We then have two moves that could remove an E: a5-c5 and e5-c5. The latter leaves no D available to be jumped, so we have to take a5-c5. Then the D can be jumped by either c4-c6 or d5-b5; the former leaves no C available, so we take d5-b5. The only move for the C is then f5-d5.
The three choices to jump a B are then a3-a5, f3-f5 and e7-e5; the first two don’t leave an A available, so we take e7-e5.
There are now two ways to jump an A: d5-f5 and e4-e6. If we choose d5-f5, the unique jumps available to remove the 9, 8, 7, 6 and 5 are c7-e7, e3-e5, c3-c5, c1-c3 and f5-d5, but that leaves the 4 in the e7 corner cell, unable to be jumped, so it’s a dead end. Therefore to remove the A we must choose e4-e6. The following unique available jumps are c7-e7 (9), e7-e5 (8), c3-c5 (7), c1-c3 (6) and e2-e4 (5).

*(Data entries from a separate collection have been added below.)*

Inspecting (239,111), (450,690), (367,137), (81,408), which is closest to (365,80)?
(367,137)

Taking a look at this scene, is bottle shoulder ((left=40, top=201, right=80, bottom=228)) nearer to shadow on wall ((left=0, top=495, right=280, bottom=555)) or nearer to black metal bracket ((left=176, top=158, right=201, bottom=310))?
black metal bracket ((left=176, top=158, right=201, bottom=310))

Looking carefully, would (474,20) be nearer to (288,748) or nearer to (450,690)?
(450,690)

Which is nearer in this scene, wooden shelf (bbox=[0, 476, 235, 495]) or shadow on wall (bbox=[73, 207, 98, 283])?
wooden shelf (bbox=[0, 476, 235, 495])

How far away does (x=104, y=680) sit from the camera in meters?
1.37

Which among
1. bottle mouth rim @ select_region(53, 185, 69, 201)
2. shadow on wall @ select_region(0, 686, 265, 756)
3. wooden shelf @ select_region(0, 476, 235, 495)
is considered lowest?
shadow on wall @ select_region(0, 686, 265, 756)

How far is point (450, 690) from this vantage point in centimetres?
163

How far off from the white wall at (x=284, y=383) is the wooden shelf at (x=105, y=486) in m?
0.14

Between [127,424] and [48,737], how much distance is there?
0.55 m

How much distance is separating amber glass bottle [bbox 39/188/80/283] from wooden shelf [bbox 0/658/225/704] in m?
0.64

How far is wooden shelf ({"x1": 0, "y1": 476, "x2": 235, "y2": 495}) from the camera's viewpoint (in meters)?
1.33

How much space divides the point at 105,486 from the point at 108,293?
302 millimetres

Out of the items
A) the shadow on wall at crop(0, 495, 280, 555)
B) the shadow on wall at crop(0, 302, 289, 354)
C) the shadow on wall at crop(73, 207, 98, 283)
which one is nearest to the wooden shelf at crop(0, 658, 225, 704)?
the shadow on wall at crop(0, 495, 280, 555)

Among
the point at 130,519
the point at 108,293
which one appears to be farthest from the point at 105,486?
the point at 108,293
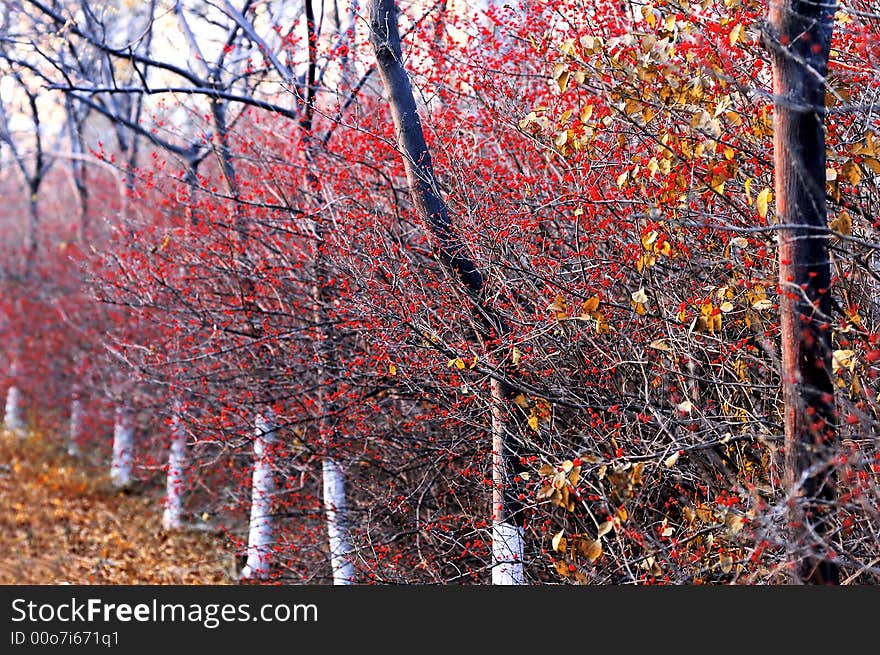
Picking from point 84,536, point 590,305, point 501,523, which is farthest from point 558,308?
point 84,536

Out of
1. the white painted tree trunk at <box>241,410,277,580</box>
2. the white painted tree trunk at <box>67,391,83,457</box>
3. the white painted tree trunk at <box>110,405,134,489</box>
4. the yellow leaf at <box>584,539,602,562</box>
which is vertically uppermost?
the white painted tree trunk at <box>67,391,83,457</box>

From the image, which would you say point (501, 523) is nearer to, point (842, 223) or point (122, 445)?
point (842, 223)

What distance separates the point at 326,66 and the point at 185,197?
175cm

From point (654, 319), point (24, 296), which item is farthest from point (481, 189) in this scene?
point (24, 296)

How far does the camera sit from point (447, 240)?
233 inches

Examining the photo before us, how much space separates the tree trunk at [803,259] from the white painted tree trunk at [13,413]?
15604mm

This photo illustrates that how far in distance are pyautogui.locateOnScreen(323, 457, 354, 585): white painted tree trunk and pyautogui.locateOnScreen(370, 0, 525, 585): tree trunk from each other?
1797 millimetres

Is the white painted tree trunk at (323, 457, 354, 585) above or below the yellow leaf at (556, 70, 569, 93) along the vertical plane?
below

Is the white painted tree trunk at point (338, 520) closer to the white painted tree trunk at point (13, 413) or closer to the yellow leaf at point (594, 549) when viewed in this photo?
the yellow leaf at point (594, 549)

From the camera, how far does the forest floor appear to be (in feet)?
35.0

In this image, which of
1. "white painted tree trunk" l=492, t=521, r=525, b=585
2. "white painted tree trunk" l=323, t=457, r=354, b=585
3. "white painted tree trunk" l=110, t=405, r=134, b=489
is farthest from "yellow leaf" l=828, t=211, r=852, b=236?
"white painted tree trunk" l=110, t=405, r=134, b=489

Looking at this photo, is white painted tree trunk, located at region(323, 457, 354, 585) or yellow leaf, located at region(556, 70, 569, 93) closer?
yellow leaf, located at region(556, 70, 569, 93)

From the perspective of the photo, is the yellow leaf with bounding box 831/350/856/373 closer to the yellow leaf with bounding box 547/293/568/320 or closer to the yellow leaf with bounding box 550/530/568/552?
the yellow leaf with bounding box 547/293/568/320

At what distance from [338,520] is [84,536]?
20.3ft
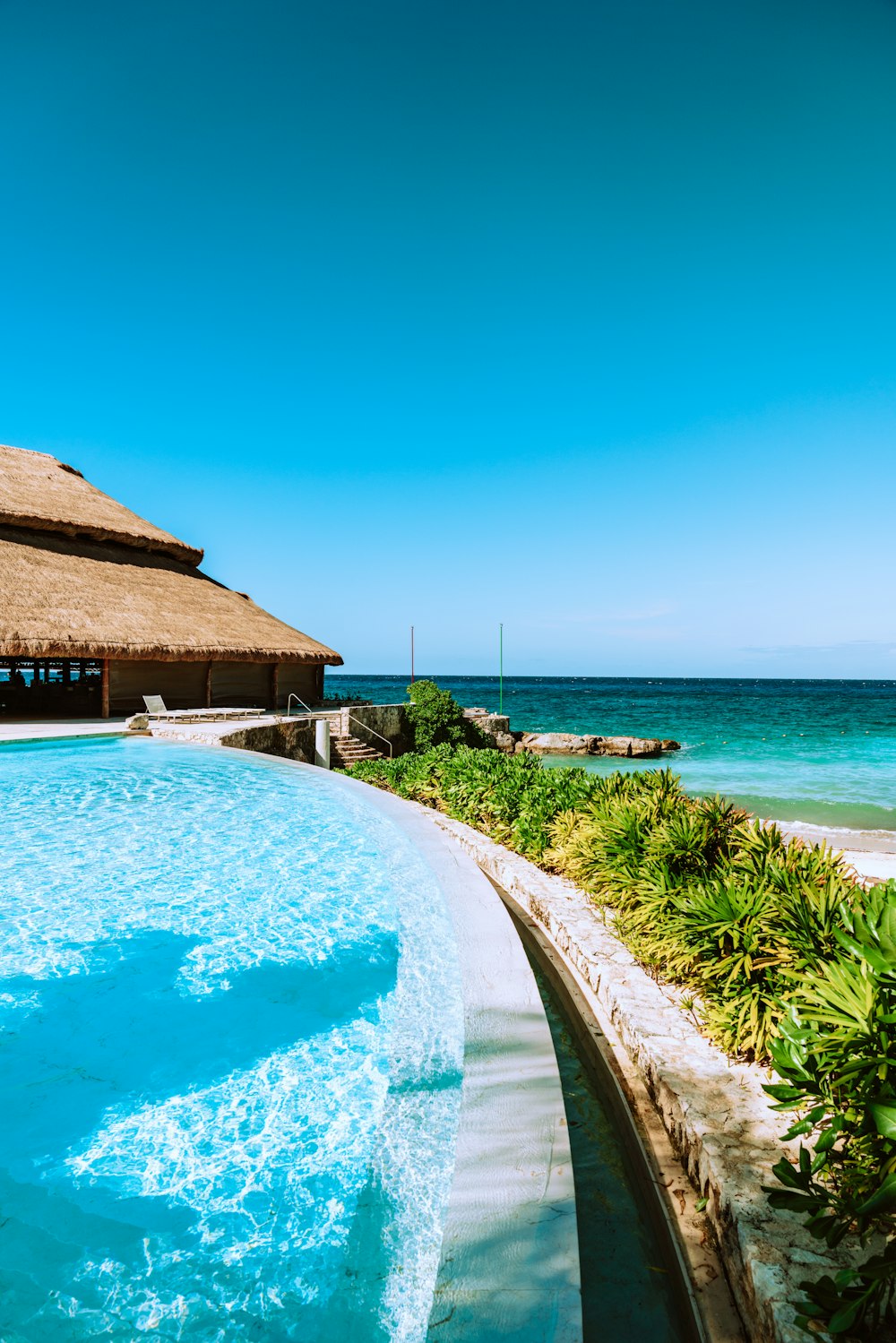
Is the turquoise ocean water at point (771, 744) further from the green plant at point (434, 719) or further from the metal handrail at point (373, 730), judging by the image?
the metal handrail at point (373, 730)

There are now two ways to jump the 4 at e5: d5-f5 and e4-e6. The former leaves the 3 isolated in the d6 cell, unable to be jumped, so it’s a dead end. Therefore we must choose e4-e6 and the same peg makes the following unique available jumps: e6-c6 (3), c6-c4 (2). There are now two ways to jump a 1: c3-e3 and c4-c2. The preamble tells us that the same peg jumps the 2 and 1, so we must choose c4-c2. The grid is now as shown here.
As the first three letters of the 9-letter word can be jumped by the same peg, the possible sequences are g3-e3-c3-c1 (C10), e1-c1-c3-e3 (C01) and a3-a5-c5-e5 (BEC). We can rule out the first because the only word in Chambers starting with CIO is “cion”. After C01 the next jumpable peg would be B (a4 or f4), C (e3 or d5), D (b3) or 0 (d4), but there are no words in Chambers starting with COIB, COIC, COID or COIO, so the word must start with BEC.
After a3-a5-c5-e5, the next jumpable peg is B (f4), C (d1 or f3) or 0 (d2 or d4). There are no words in Chambers starting with BECB, and all the ones starting with BECO have M as the next letter, which leaves only the birds BECCACCIA (a woodcock) and BECCAFICO (a garden warbler). The former isn’t possible because there’s only one A left, so the thematic word must be BECCAFICO.
For the second C in BECCAFICO there are two possible jumps: e1-c1 and g3-e3. If we choose e1-c1, it’s not possible to jump the A next, so we must choose g3-e3 (C), after which the only possible sequence is d3-f3 (A), g5-g3-e3 (FI), e1-c1 (C). There are then two choices of 0 to jump for the O in BECCAFICO: c1-c3 and c2-e2. The latter leaves a C stuck in the c1 corner, so we choose c1-c3, giving the position shown here.
Any jump involves two occupied adjacent cells in the grid. If we colour the grid like a chessboard, it’s clear that the D at b3 is the only digit on a different colour from the rest, so once it’s been jumped there will be no more jumps possible. Therefore the next sequence must be either b3-d3-f3-f5-d5-d3 (C0BD0) or b3-d3-d5-f5-f3-d3 (C0DB0), followed by d2-d4 (D) to leave the 0 from d2 in the centre. C0DB0D0 doesn’t make a pair of words, so the correct ending is C0BD0D0, giving COB (a gull (archaic) or male swan) and DODO, both birds, like BECCAFICO and SOLITAIRE (gigantic flightless pigeon).